In a generous shower of extravagance with other people's money, Anthony Albanese has promised to slash $16 billion of student debt.
It's a predictable return to form of the man who loves handouts and freebies.
Unfortunately, the personal debts of those who received a substandard education from the diploma mills known as Australian Universities don't go away.
Instead, it's magically transferred onto the obligations of the rest of us who are being forced to pay the national debt.
That means that not only have I paid for my own son's University courses, but I get to chip in for a bunch of pierced, purple-haired basket weavers who hate Australia.
That's a disgrace, and it adds to the estimated $20 billion in student debt that will never be repaid.
Of course, it will be popular with those who currently have these debts, and Labor has calculated that only some of the remaining taxpayers left in the country will truly understand.
Many sheeple will assume the debt has magically disappeared and don't understand they'll now be picking up the tab.
It's just another example of how Australia is lost as it pursues increasingly socialistic policies.

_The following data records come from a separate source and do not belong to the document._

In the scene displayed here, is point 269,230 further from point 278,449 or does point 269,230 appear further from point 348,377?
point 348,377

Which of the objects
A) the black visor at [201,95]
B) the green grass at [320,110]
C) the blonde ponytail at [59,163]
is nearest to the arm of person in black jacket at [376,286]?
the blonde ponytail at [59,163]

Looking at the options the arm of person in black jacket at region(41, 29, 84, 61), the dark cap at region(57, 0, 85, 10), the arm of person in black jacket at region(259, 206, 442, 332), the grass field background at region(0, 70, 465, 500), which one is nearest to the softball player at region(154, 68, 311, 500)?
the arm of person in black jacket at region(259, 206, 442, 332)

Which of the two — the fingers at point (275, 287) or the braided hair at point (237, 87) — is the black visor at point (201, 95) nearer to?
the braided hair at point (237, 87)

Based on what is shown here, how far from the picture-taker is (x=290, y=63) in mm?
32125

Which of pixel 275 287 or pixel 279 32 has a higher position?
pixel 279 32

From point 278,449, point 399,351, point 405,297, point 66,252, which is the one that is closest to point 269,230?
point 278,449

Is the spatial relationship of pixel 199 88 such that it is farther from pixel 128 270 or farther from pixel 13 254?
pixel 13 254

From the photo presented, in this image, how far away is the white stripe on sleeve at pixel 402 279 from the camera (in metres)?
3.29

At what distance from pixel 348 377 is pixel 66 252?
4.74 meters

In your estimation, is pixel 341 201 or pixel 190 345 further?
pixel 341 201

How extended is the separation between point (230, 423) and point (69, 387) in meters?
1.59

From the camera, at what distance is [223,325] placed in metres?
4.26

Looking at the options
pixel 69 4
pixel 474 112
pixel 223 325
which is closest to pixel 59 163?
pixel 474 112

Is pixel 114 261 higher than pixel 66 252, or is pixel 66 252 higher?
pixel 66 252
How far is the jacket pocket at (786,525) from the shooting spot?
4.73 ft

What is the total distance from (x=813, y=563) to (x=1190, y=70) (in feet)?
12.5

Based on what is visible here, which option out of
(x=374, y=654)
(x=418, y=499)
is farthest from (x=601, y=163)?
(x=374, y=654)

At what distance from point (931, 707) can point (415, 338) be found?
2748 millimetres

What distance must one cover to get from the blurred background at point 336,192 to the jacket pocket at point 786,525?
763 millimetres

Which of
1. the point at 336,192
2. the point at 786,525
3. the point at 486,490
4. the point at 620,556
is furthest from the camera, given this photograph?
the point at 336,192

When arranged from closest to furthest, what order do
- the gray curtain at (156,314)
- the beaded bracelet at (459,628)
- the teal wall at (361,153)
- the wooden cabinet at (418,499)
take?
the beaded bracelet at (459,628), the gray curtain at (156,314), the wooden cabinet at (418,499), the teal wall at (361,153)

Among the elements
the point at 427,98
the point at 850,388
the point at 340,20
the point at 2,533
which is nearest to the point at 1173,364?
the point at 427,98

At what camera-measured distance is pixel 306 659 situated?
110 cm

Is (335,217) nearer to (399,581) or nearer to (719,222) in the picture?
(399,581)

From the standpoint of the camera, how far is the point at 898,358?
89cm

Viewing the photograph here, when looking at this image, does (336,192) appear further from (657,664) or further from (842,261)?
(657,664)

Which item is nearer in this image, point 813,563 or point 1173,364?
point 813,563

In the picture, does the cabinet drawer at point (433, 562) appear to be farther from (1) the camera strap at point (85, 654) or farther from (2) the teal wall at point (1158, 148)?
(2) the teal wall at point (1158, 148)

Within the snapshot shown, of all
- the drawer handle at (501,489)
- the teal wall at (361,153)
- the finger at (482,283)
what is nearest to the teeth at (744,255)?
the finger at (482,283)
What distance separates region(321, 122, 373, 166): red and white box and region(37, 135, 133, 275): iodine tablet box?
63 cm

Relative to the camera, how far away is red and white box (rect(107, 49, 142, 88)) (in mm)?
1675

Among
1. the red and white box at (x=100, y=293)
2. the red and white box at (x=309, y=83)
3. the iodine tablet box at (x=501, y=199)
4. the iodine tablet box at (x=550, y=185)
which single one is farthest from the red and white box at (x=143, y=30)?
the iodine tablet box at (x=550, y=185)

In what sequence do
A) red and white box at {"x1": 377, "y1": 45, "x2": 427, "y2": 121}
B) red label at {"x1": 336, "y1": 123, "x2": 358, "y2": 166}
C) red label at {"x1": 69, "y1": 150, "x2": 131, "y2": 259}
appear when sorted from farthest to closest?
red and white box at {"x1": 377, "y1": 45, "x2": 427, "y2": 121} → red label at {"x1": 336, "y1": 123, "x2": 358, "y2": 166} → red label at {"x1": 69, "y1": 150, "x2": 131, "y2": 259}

Our most successful entrepreneur said as much recently. Gina Rinehart was quoted in The Australian:
"The more we do to make investment unwelcome, the more chance we have of going the direction Argentina once did...When people start experiencing blackouts and brownouts, which, yes, I see on the horizon because we’re closing or not maintaining so many of our power stations, they will understand."
I'm pleased someone else has joined my thesis that Australia is heading down the failed Argentine road.